Еще из пророческого романа Ф. М. Достоевского известно, что «во всякое переходное время подымается эта сволочь, которая есть в каждом обществе… Дряннейшие людишки получили вдруг перевес, стали громко критиковать всё священное…» [Достоевский 1957, 7: 481]. Запоздало прозревший персонаж того же романа говорит: «Весь закон бытия человеческого лишь в том, чтобы человек всегда мог преклониться перед безмерно великим.

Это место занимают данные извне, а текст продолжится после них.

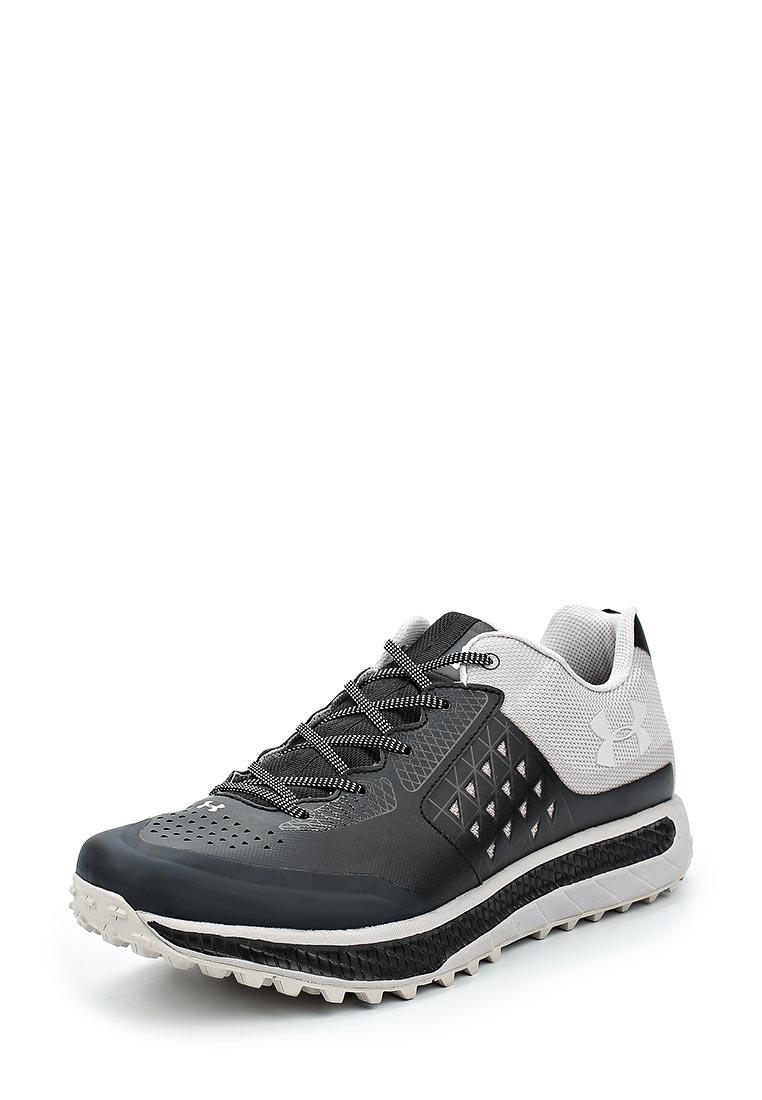 Спортивные мужские ботинки Under Armour 1288967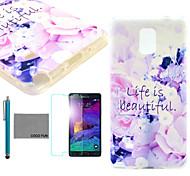 coco Fun® Leben ist schön Muster weichen tpu Fallabdeckung mit Displayschutzfolie und Stylus für Samsung Galaxy Note 4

Если лишить людей безмерно великого, то не станут они жить и умрут в отчаянии» [Достоевский 1957, 7: 690–691]. Ср.: «Информационное же оружие можно применять как раз для уничтожения в человеке именно этой связи с “безмерно великим”. После этого до идеи самоуничтожения он дойдет сам» [Расторгуев 2003: 192]. Собственно, в своей совокупности именно на это направлены творческие устремления русскоязычных «юмористов».
Любопытны, между прочим, некоторые аналогии в конкретных действиях их – и их литературных прототипов.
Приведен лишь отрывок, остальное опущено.